Aber schließlich stand es ihm nicht im Gesicht geschrieben, daß er ein Königssohn ist. Und was für eine Frechheit, mit dem Dolch vor meiner Nase herumzufuchteln!"

Sophonisbe stieg das Blut in das weiße Gesicht. Sie senkte den Kopf, die langen Wimpern beschatteten ihre Augen.

Als Hanno ihre Verwirrung sah, brach er in so fröhliches Gelächter aus, daß sein Spitzbart wackelte. „Einen hübschen Anblick würdest du als numidische Königin bieten!" spottete er. „Umringt von barfüßigen Hofdamen, die mit bemalten Straußeneiern geschmückt sind, und in einer Hauptstadt, die aus zwanzig Nomadenzelten besteht!"

Sophonisbe senkte den Kopf noch tiefer.

„Du brauchst keine Angst zu haben, Liebling", sagte ihr Vater zärtlich.

„Ich bin nicht Hamilkar, der seine einzige Tochter mit Gulas Bruder verheiratete und sie am Tage der Hochzeit verlor. Du wirst niemals einen Ungebildeten zum Manne nehmen und das Haus verlassen müssen, in dem du zur Welt kamst und aufgewachsen bist. Zeige mir deine Stickerei, Mädchen. Was soll das werden? Ein Leopard?"
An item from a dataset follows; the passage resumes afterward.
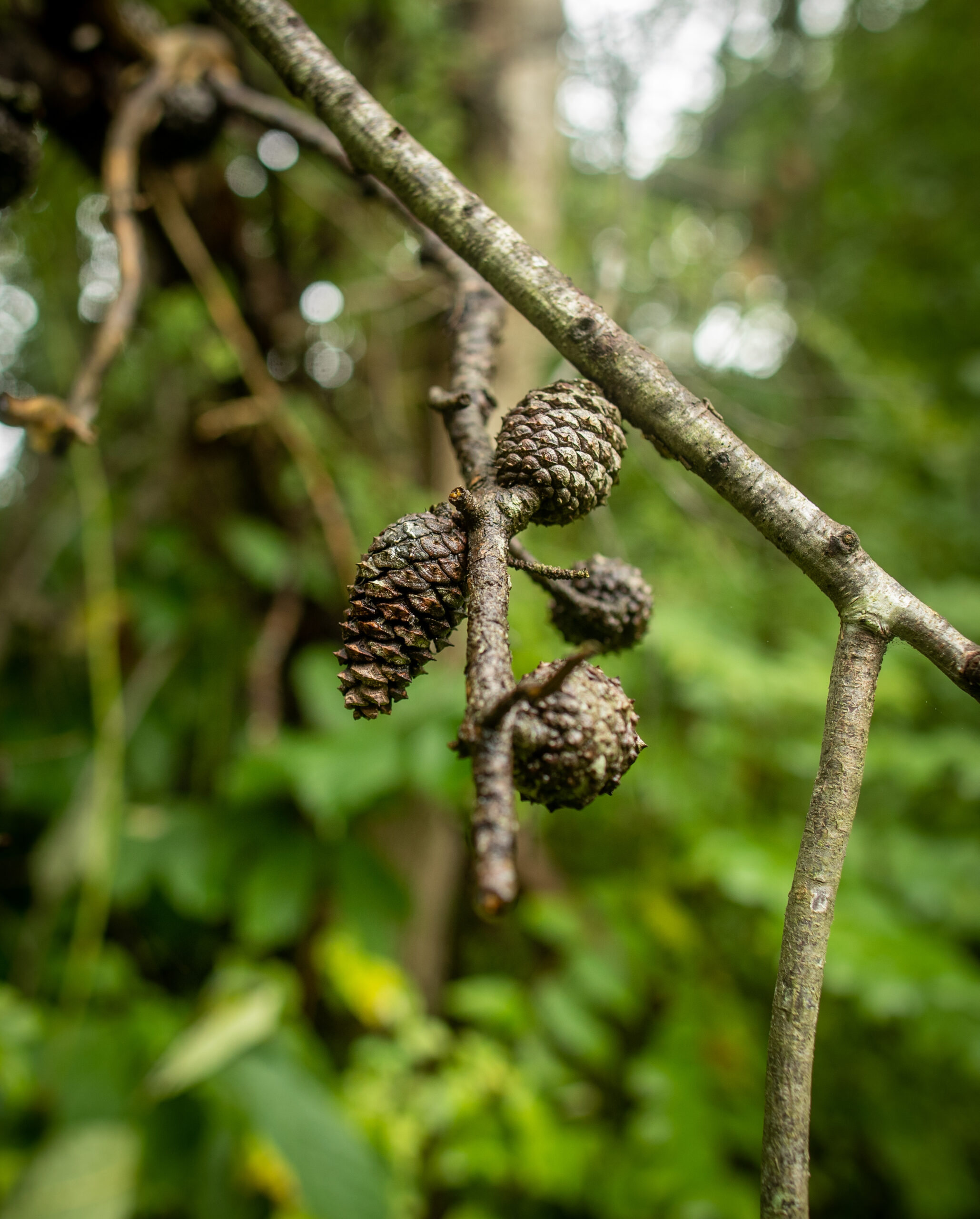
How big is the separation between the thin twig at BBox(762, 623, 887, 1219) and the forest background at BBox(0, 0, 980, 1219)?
72 cm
„Ja, Vater. Aber ich habe noch niemals einen lebendigen Leoparden und das Röhricht gesehen. Ich war noch niemals dort, wo Masinissa zur Welt kam. Wie schön er von seiner Heimat spricht."

„Du hast noch keinen lebendigen Leoparden gesehen?" fiel ihr Hanno ins Wort. „Ich werde sofort den schönsten Leoparden in einem festen Käfig aus dem Tierzwinger holen lassen. Den Käfig stellen wir dann hier im Innenhof auf."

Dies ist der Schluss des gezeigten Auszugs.